The disadvantage is that it may be slow. But maybe I should believe them clever buggers. It's been working for them for twenty years...

Wednesday, December 1, 2010


So, for several months I have been postponing about what to change to solve my compiler performance problems. I keep posting my thoughts, often rephrasing them, but I have the feeling I am converging.

As stated, there are two serious problems with memory usage: A) An uncanny amount of chars, 15 million of them, which lead to 2.4GB of used heap space. B) During the final phase, a few million lines of assembly are generated which also hog the memory for approximately 1GB.

Problem A is solvable with a symbol table mapping texts to ints and not using texts internally for most symbolic reasoning, like generating unique identifiers represented by texts on which to unify or storing each and every fully qualified identifier by its very long text representation. Problem B is trivially solvable by just emitting the compiled procedures to the generated C file one-by-one instead of first keeping them all in memory. So, B is solvable in a few hours, and I don't think I need to give it much attention.

So, I need a symbol table. I don't wish to pass monads around, neither do I feel like cheating by implementing the symbol table in C so I'll need a mutable global variable encapsulated in a module. I don't really like mutable state so I don't think I am going to add language support for it, instead I am just going to add primitive routines on the runtime to be able to expose and assign to fresh 'root' pointers into the heap. The bad point of this solution being that, pure or impure, I am going reason modulo a functional data structure for a symbol table which might just be slow.

Of course, say I implement a symbol table, it might hold several tens of thousands of characters, or around a megabyte of heap space. Further compressing it down is possible by having a native string representation which would also mean an end to the rather slow character list comparisons and a 'nicer' manner of interfacing with C.

But changing to strings opens up two cans of worms: 1) Allocating texts in the heap during a rewrite means you can run out of heap space in the middle of a combinator rewrite. 2) I heavily abuse libffi for calling native routines and use the native libffi structures for storing the calling convention which doesn't have provisions for discriminating between regular pointers and pointers to character arrays.

Problem 1 is addressable by tracking registers used in a combinatorial rewrite by translating them to use temporary root pointers into the heap. Such an approach will incur a substantial overhead. Problem 2 is solvable by not using libffi structures but by writing my own FFI routines, or getting rid of that altogether and just link and compile against imported libraries by generating calls with the right conversions.

Solving this the general manner means adapting what I have now with a proper VM. Which is possible, but also means at some point you end up measuring the throughput of interpreted instructions in GB/s, I am not sure I really want to go that way. On the other hand, I feel like there's no other possible path in the long run.

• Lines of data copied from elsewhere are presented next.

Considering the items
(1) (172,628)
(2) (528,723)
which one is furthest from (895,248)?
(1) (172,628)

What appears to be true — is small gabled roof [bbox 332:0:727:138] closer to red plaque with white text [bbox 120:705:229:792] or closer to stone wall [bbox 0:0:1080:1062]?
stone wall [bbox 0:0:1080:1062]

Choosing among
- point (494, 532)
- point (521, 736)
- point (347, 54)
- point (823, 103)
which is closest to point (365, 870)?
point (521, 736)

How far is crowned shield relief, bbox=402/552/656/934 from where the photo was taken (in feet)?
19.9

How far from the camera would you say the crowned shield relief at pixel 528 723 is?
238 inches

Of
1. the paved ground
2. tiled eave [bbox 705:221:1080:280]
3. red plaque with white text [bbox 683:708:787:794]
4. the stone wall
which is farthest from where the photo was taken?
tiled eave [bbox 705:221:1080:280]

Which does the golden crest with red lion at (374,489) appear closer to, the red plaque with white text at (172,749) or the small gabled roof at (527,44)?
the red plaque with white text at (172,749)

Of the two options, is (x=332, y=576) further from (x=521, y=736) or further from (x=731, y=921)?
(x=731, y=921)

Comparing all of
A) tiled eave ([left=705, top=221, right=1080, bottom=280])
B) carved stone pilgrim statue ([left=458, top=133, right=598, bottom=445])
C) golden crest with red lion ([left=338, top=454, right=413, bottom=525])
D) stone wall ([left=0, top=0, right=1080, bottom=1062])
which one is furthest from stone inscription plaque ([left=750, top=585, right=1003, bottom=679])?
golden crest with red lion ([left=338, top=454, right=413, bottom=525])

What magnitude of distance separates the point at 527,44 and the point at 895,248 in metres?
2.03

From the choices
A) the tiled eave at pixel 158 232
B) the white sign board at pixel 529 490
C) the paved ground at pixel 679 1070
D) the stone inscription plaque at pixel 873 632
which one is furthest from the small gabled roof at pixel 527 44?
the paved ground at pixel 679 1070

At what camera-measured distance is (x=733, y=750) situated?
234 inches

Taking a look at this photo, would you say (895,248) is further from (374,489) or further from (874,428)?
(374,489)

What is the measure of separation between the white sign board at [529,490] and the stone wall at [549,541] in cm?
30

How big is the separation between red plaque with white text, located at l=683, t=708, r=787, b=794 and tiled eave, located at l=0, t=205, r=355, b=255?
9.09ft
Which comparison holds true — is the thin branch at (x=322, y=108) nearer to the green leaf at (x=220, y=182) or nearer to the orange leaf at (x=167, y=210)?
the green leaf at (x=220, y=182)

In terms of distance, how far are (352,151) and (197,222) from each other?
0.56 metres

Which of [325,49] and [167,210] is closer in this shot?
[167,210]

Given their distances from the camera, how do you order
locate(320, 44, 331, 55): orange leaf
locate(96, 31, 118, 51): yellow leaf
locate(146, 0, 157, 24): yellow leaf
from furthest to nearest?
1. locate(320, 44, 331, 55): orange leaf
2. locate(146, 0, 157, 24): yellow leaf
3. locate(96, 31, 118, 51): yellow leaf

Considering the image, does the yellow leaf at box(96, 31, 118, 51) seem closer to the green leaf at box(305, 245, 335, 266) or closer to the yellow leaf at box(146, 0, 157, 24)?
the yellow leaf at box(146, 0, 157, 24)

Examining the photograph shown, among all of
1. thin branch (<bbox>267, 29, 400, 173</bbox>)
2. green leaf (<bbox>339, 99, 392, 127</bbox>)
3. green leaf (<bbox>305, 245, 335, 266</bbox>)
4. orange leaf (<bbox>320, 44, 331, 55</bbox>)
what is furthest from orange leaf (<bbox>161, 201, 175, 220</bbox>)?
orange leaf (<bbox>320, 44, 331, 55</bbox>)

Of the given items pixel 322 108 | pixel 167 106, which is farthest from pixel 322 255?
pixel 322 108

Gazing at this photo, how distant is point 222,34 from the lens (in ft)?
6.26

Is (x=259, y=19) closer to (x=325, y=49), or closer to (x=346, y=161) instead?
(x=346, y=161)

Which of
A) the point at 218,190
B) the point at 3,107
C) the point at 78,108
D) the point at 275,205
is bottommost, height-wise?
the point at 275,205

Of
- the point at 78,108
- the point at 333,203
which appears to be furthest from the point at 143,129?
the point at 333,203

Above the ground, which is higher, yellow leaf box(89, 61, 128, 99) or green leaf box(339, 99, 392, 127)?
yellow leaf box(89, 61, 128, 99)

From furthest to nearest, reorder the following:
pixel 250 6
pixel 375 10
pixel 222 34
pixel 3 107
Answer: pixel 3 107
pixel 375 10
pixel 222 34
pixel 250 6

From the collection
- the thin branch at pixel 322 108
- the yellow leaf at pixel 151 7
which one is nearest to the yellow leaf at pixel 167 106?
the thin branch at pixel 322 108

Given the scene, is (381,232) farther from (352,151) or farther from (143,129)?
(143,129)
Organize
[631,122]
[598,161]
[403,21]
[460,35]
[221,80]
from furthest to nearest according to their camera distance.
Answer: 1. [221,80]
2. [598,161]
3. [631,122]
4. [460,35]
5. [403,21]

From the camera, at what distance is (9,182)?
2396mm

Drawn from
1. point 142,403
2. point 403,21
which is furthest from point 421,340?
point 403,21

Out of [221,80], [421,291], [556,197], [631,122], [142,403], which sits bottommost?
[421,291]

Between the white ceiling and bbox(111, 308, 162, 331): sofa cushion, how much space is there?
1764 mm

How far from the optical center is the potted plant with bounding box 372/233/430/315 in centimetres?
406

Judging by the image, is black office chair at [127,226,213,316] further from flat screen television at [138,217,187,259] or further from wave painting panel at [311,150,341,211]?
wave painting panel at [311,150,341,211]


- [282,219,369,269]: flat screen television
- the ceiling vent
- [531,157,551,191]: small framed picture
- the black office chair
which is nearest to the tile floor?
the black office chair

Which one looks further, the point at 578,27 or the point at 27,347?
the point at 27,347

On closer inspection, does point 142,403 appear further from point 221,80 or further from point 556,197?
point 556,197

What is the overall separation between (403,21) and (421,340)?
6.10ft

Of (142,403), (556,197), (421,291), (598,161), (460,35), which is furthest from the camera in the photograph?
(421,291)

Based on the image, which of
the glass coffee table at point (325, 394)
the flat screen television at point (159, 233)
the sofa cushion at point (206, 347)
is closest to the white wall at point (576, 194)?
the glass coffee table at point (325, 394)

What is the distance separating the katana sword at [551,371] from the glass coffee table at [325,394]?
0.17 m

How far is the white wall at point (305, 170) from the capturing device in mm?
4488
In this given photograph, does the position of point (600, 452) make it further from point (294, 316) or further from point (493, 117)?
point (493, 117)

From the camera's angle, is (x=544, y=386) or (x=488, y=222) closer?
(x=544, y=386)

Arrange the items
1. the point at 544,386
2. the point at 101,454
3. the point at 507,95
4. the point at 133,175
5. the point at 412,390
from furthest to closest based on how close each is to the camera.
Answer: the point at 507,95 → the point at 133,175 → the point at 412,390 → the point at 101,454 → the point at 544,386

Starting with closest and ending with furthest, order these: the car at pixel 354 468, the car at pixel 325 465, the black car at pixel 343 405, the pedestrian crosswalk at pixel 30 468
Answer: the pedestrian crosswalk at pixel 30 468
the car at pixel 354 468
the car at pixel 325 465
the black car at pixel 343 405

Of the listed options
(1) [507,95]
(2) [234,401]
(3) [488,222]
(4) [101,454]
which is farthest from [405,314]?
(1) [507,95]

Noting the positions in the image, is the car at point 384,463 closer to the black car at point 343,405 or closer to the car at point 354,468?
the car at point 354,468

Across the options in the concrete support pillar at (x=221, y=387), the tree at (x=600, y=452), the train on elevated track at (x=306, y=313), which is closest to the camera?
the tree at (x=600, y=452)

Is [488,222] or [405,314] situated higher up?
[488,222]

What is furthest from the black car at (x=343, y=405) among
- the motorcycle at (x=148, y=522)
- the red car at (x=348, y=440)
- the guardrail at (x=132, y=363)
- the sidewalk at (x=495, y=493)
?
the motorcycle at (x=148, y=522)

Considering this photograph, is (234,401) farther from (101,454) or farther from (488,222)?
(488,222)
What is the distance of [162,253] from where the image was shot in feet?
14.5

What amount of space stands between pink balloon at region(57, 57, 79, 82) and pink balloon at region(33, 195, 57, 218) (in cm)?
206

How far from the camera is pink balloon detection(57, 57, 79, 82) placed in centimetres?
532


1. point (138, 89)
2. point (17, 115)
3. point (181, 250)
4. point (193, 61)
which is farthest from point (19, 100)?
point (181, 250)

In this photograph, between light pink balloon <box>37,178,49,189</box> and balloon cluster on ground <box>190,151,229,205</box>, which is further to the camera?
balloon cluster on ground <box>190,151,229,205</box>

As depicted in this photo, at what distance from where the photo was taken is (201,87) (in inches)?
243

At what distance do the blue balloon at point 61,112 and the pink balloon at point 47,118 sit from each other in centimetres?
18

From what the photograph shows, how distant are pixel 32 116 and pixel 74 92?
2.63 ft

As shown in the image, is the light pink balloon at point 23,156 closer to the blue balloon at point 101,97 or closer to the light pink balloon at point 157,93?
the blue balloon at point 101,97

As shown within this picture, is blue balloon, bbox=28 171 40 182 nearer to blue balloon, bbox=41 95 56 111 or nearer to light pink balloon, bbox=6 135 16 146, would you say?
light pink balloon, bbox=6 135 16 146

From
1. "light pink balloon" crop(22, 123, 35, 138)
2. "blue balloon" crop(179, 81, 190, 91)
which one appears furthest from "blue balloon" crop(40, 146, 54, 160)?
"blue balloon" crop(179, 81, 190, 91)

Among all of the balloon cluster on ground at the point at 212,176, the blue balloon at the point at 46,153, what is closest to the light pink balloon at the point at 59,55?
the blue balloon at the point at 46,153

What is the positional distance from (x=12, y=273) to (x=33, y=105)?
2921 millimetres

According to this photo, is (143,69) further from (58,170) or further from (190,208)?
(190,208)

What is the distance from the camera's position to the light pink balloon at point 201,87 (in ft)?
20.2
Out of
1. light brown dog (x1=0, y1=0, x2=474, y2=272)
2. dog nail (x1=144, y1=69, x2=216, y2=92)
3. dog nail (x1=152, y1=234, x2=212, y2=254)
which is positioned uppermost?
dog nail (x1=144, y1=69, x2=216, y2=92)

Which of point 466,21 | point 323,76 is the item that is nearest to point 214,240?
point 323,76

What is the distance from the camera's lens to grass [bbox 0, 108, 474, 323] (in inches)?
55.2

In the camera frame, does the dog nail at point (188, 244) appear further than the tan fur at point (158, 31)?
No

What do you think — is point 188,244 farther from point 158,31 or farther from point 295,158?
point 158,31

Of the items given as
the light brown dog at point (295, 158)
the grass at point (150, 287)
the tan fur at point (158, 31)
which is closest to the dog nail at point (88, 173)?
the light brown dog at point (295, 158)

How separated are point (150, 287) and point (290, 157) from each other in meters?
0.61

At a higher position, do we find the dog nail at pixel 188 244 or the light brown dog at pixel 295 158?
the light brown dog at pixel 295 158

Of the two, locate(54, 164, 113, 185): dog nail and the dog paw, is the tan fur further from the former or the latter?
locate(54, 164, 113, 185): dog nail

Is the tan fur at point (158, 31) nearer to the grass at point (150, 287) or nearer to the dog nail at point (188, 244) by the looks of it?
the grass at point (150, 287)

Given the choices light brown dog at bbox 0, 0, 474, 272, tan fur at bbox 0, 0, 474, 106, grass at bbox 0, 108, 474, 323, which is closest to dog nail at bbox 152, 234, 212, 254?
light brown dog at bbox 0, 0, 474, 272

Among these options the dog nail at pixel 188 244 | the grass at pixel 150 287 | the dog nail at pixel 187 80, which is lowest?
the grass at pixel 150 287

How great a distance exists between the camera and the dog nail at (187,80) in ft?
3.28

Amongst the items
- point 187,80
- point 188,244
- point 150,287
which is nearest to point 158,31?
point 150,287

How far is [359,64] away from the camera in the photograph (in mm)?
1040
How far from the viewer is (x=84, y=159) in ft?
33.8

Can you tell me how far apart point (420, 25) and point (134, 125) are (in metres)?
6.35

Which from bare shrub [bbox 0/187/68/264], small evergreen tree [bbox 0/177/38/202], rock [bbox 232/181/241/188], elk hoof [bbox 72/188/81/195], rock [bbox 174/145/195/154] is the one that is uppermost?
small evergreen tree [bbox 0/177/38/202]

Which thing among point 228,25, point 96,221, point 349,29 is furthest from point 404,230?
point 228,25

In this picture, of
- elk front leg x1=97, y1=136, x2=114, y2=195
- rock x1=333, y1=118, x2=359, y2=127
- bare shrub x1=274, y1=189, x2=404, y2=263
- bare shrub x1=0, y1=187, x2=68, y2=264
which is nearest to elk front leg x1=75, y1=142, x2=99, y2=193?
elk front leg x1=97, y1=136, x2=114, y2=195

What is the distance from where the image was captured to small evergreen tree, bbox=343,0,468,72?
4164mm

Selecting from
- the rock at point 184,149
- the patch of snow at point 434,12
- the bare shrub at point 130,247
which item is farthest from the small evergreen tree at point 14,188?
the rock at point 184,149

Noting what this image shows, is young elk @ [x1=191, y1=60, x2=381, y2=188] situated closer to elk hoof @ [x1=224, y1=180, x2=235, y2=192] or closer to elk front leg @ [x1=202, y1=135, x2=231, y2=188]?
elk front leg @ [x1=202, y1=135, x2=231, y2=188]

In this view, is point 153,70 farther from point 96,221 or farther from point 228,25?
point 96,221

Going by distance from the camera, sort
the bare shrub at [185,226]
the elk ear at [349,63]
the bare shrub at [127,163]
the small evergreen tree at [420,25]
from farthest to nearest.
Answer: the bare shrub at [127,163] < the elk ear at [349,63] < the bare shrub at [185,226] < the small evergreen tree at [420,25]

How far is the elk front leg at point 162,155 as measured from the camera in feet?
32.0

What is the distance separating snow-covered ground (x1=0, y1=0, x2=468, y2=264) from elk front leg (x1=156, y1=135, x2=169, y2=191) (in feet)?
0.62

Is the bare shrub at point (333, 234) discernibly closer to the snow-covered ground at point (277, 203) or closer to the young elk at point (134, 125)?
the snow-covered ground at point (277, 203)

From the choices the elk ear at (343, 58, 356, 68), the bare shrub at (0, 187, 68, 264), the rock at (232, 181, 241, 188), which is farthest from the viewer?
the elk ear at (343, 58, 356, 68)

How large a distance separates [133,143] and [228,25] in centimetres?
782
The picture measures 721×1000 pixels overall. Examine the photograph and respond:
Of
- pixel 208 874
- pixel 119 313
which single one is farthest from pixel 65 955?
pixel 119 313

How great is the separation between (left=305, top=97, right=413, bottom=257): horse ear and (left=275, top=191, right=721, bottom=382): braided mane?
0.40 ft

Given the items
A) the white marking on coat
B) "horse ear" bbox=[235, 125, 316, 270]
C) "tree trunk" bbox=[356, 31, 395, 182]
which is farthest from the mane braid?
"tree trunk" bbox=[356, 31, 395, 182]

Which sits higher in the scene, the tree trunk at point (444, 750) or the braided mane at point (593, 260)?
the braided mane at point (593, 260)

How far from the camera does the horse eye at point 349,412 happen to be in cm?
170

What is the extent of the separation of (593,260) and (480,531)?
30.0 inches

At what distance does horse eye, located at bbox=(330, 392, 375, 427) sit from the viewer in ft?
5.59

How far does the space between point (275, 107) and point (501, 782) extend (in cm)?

Then there are the two other points of: A) The compiler generates pretty fat binaries And, B) at some point being able to support multi-core processing.

Problem A is (probably) a side effect of compiling everything down to combinators without support for, for instance, local lets or local chaining of instructions, i.e., all sequential steps are represented by combinator applications which are translated to C functions. Moreover, the SSA forms used in the compiler might not be optimal, a push takes half the number of arguments of an assignment and most of the assignments generated could be represented by pushes. Problem B I don't dare to think about anymore.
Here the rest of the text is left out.